A practical debate

by Alice

Now that you are privy to my inner-most feelings for Jon, I have to admit that the practical side of me is just itching to cause some kind of conflict.

It began to gather troops when he said, “When we live in the same city, would we be living together or separately?”

My immediate answer was separately. His was the opposite.

My live-in rule is simple: I’d like to live by myself at some point, and I will only live with a man I’m dating if we both intend to marry each other.

Of course it would be great to see him every day, snuggle up next to him as I fall asleep, go grocery shopping and pet hunting together.

But it’s a bit of a drastic step to go from seeing each other on weekends to living with each other. And all those statistics about how most people who live together don’t end up marrying…well that’s a downer.

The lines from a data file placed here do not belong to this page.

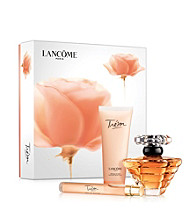 Lancome® Tresor in Bloom Fragrance Gift Set (A $126 Value)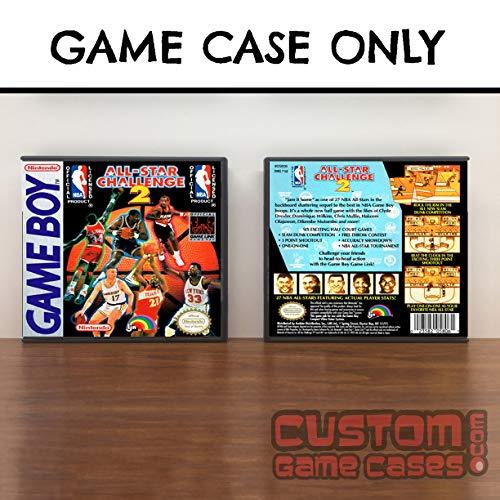 Gameboy NBA All-Star Challenge 2 - Game Case (Nba All Star Challenge 2 Game Boy)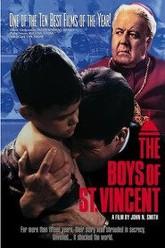 The Boys of St. Vincent Trailer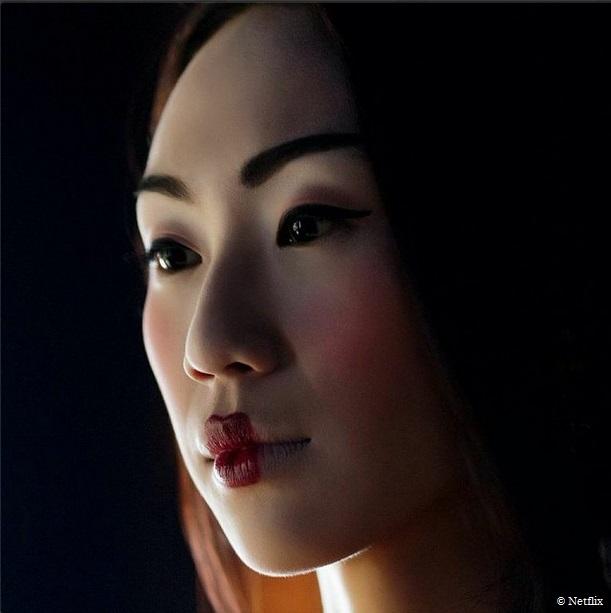 Oon Shu An in Marco Polo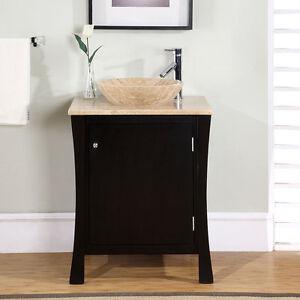 ... -Bathroom-Sink-Vanity-Travertine-Countertop-Stone-Vessel-Cabinet-711T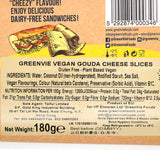 GreenVie Gouda Flavour Vegan Cheese Slices|GreenVie 高達純素芝士 (片裝)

Then again, how many people who date in general end up marrying each other? How many people last through a long-distance relationship? The rent would be cheaper, especially in either of our high cost-of-living cities. And it would be nice to come home to someone I cared about, as opposed to two strangers I happen to live with.

So you can see how my practicalities are arguing with my sensibilities (in the olde sense of the word). In the end, I think it all comes down to one question.

If we were to live together, do I lose my bargaining tool for marriage?

A fair, practical question. But then again, do I need a bargaining tool? I’m 100 percent sure he wants to marry me and intends to propose at some point down the line. And I’m 100 percent sure that I intend to say yes when he does.

I think I just agreed with idea of living together. Please tell me I’m not crazy.